Application abstract

End-stage liver cirrhosis is one of the most common causes of mortality in modern countries and can only be treated by liver transplantation, which is strongly limited by the lack of organ donors and the side effects of immunosuppressive treatment. Therefore, the development of new therapeutics against liver diseases represents a global health challenge and one of the main objective for the pharmaceutical industry.

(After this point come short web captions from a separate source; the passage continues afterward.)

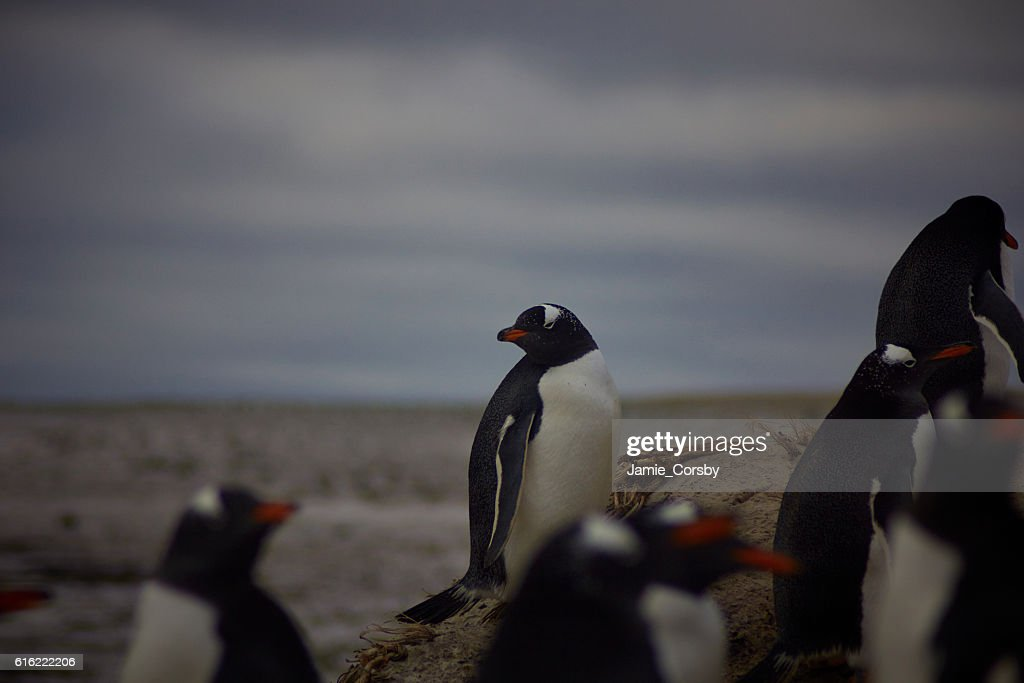 Gentoo Penguins at volunteer point : Bildbanksbilder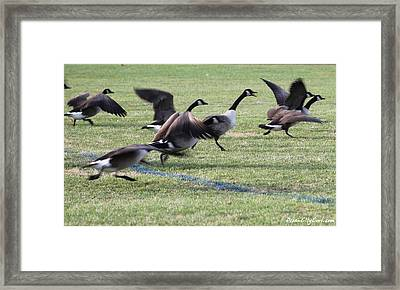 Framed Print featuring the photograph Running Start by Robert Banach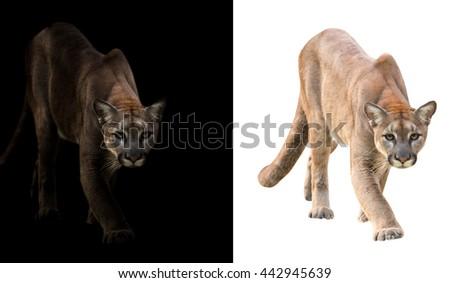 pima on black background and puma on white background - stock photo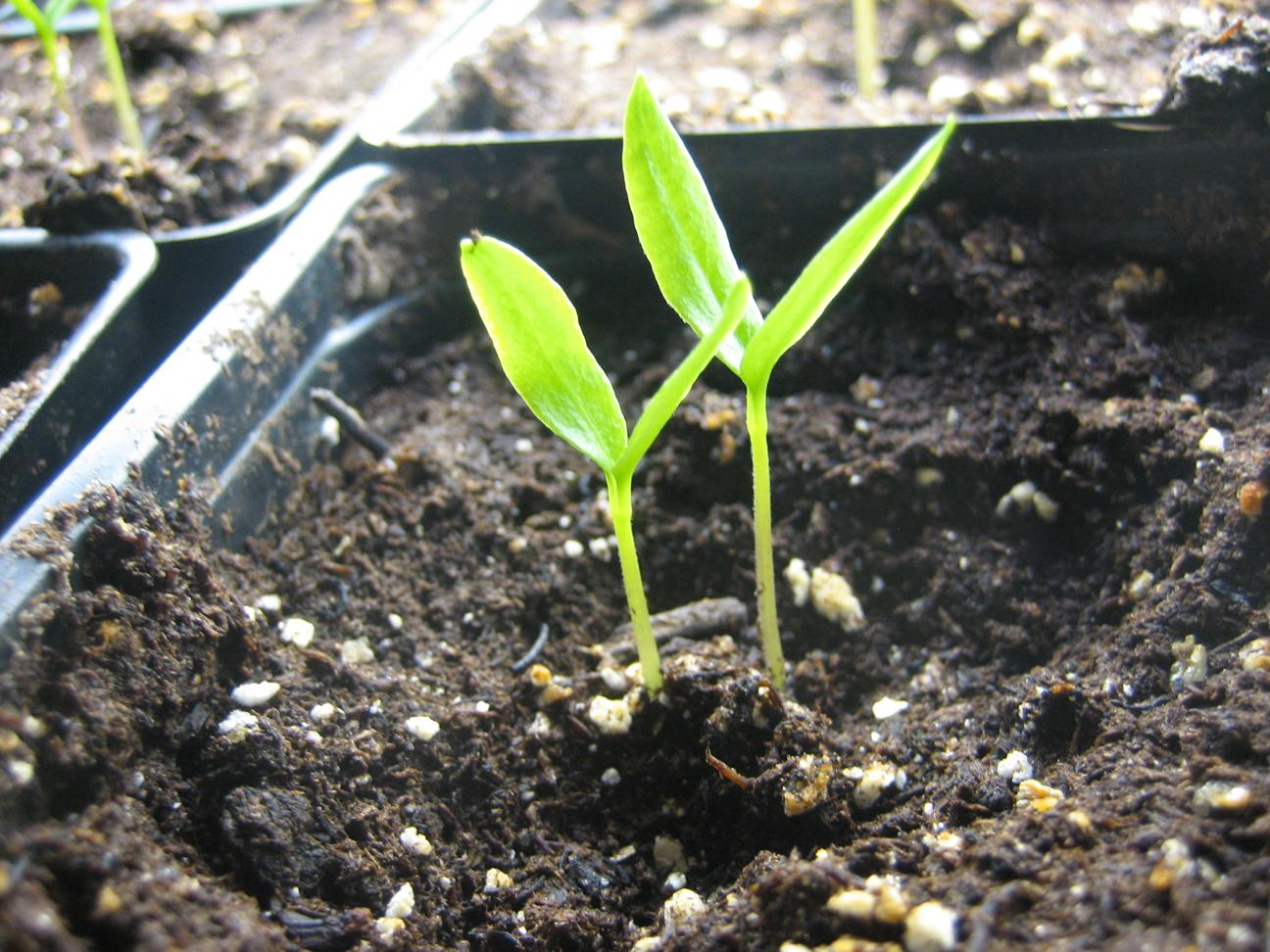 Seedlings-of-Sweet-pepper
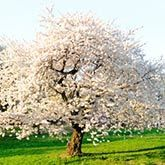 Kwanzan Flowering Cherry Trees for Sale | Fast Growing Trees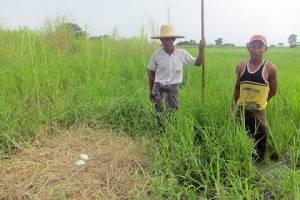 นักอนุรักษ์เป็นปลื้มเจอนกกระเรียนไทยในเขตที่ราบใหญ่อิรวดี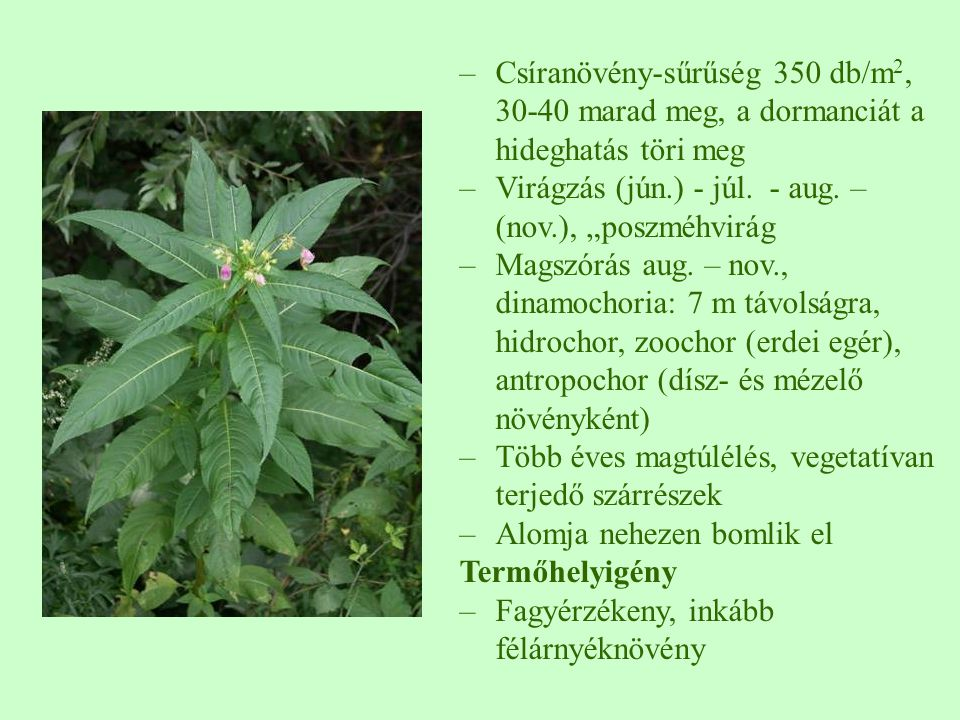 """–Csíranövény-sűrűség 350 db/m 2, 30-40 marad meg, a dormanciát a hideghatás töri meg –Virágzás (jún.) - júl. - aug. – (nov.), """"poszméhvirág –Magszórás"""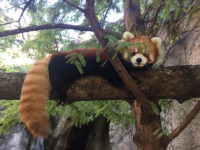Red pandas Leafa and Phoenix star at new WNC Nature Center exhibit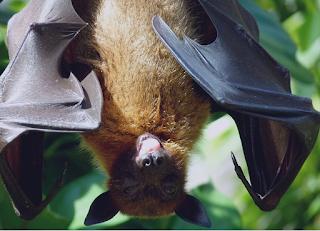 Científicos inspirados por murciélagos y víboras para restablecer la sensibilidad a la luz.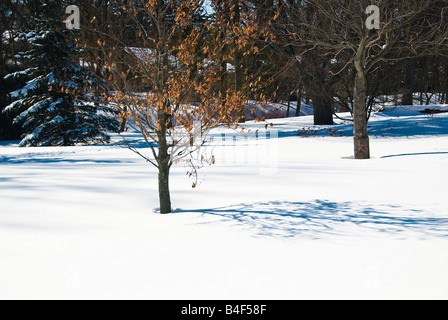 A canadian winter scene at Gairloch Gardens in Oakville, Ontario,Canada - Stock Photo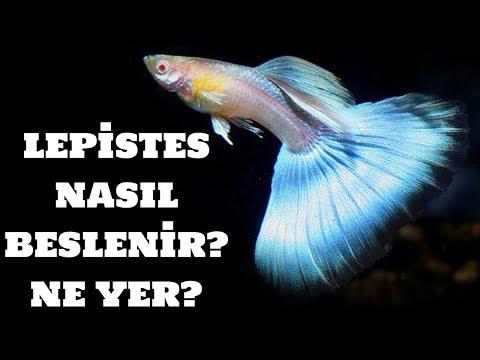 Lepistes Balığı Nasıl Beslenir? Ne Yer?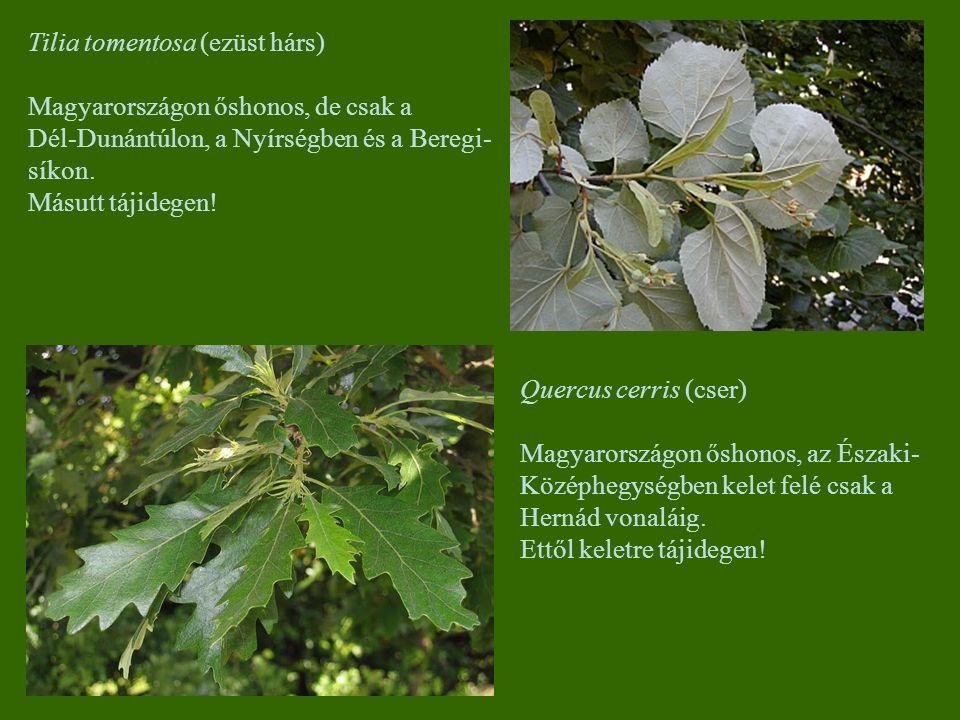 Tilia tomentosa (ezüst hárs)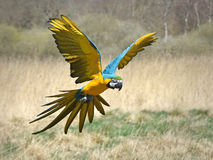 Blue and yellow Macaw (Ara ararauna) Royalty Free Stock Image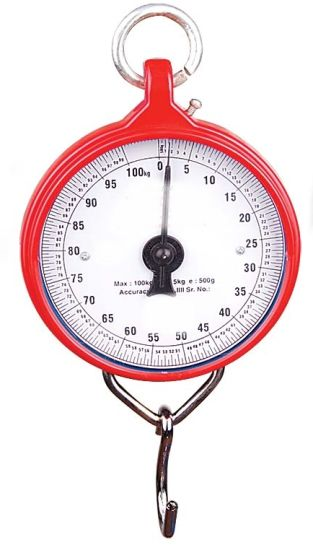 100kg Spring Hanging Scale with S Hook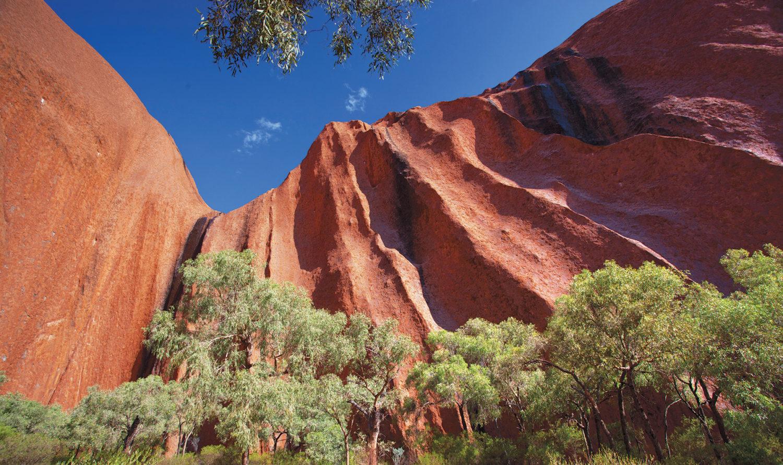 Kakadu Katherine Amp Litchfield Adventure Outback Tour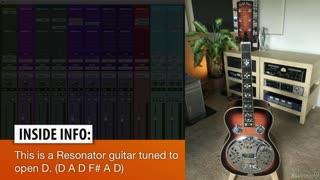 13. Resonator Guitar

However, the lack of relevant, physiological and high throughput in vitro system to model liver fibrosis represents a major issue. Current in vitro models of the fibrotic liver consist in cell cultures, precision slice biopsies, and whole organ perfusion systems. 2D culture systems lack functional cell-to-cell interactions and anatomical structures needed to reveal mechanistic details of disease involved in fibrosis, while perfusion and biopsy based models cannot persist long enough to accurately model fibrotic progression. Consequently, most studies are based on animal models which can lack the physiological relevance to human diseases and which are not compatible with high throughput platform necessary for drug screening. 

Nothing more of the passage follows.